Last night, my wife was gracious enough to let me use her as a test subject in my continuing obsession with Fate, and I had my first experience going through character creation and running a scene.
Conclusion: I am horribly unprepared to run a game yet.
Explaining the concept and purpose of character Aspects proved more difficult than I'd anticipated, but that's partly due to my own vague understanding, and occasional confusion of the invoke/compel terminology. Nailing down a High Concept proved especially tricky, though the rest of it went far quicker as we both got the hang of things - and I think I got a little better at explaining things.

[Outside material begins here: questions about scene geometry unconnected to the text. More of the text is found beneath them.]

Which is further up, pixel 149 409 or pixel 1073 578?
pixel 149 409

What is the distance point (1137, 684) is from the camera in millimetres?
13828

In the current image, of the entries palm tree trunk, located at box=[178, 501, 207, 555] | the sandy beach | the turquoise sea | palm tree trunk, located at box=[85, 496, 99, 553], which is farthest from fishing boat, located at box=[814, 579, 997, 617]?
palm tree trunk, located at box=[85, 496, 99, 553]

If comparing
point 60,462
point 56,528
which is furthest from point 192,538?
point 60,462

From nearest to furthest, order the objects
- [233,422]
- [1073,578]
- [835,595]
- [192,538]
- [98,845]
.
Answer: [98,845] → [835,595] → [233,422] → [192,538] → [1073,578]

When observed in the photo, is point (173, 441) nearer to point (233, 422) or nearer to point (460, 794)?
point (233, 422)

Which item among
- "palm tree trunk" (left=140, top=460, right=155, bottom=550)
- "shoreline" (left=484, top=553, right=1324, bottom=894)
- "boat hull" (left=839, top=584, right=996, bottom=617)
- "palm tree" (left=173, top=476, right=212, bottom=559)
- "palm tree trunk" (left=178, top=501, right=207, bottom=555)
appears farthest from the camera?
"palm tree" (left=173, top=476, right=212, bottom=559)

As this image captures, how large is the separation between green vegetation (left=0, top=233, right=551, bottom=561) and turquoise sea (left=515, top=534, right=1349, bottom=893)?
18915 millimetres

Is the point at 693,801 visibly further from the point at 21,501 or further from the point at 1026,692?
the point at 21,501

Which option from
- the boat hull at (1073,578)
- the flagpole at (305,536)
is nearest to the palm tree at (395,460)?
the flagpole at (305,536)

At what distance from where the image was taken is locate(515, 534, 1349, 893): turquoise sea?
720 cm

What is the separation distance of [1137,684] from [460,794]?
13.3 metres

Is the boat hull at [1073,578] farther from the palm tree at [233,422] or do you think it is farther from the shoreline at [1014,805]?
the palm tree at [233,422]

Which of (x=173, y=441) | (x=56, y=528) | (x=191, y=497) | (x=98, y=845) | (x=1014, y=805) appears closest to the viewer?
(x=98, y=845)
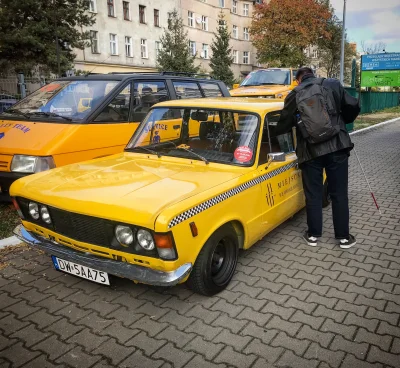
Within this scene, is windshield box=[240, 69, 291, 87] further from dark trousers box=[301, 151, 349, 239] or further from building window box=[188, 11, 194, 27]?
building window box=[188, 11, 194, 27]

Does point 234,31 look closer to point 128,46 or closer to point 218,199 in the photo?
point 128,46

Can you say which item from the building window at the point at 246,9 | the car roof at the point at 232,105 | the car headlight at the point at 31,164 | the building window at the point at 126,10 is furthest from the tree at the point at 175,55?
the building window at the point at 246,9

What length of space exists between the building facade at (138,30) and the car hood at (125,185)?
79.6ft

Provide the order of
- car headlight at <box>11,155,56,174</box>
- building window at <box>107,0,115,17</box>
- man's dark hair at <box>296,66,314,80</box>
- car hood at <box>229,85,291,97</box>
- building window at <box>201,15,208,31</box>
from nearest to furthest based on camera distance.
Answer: man's dark hair at <box>296,66,314,80</box> < car headlight at <box>11,155,56,174</box> < car hood at <box>229,85,291,97</box> < building window at <box>107,0,115,17</box> < building window at <box>201,15,208,31</box>

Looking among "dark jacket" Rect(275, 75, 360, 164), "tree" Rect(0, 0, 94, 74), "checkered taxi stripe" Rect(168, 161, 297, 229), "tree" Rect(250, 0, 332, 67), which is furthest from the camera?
"tree" Rect(250, 0, 332, 67)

Fortunately she's helped a lot with the overall game scenario, so she had a strong idea of the kind of character that would fit into the world; my real players won't have been as hands-on with the backstory, so that's something I'll have to keep in mind when they're making characters.
The fight (that most basic of RPG interactions) started off badly, from a GM perspective. I should have done more to encourage or enable interesting actions, but I'd neglected to write out any environment Aspects for the characters to Create Advantages with.
I also had Catherine go first, and without my lead to go on her only real course of action was to hit things, which quickly got... well, kind of boring. It turned into attack/defend rolls so fast that I'm stunned I didn't see it coming.
Things improved when we adopted the mantra of "explain what you want to do, then worry about how you do it" - initially we were both approaching the fight in terms of mechanics rather than narrative.
Once we were thinking of cool ways to hit our opponents and use the environment everything started to flow better, we had a wider variety of skills to roll and got more interesting outcomes when we did. (One of my thugs tried to move over a bed rather than around it; his Athletics Overcome roll failed badly and he knocked himself out.)
The biggest takeaway from the evening is that "explain your goal" idea. It's something I'd already been trying to work into the missions and sidequests I've written - give the party a clear objective, then let them figure out how best to achieve it - but it never occurred to me that it would be so important for every exchange in a scene.
Tangentially related to that is making sure I have plenty of Aspects for them to Create Advantages with, which will also hopefully distinguish one fight from another, and making sure plenty of different kinds of actions make sense - so there are obstacles to Overcome rather than just Attacking all the time.
It took basically until the last thug was defeated for me to get a proper sense of how an exchange is supposed to flow. There are still plenty of thing's I'm unsure of - boosts are a big question mark for me, I'm not sure how to apply "costs" to failed and tied rolls, my sense of passive opposition difficulty needs tweaking, and I have a feeling that encounter would have been laughably easy for a four-member party - but now I feel much better about trying it again.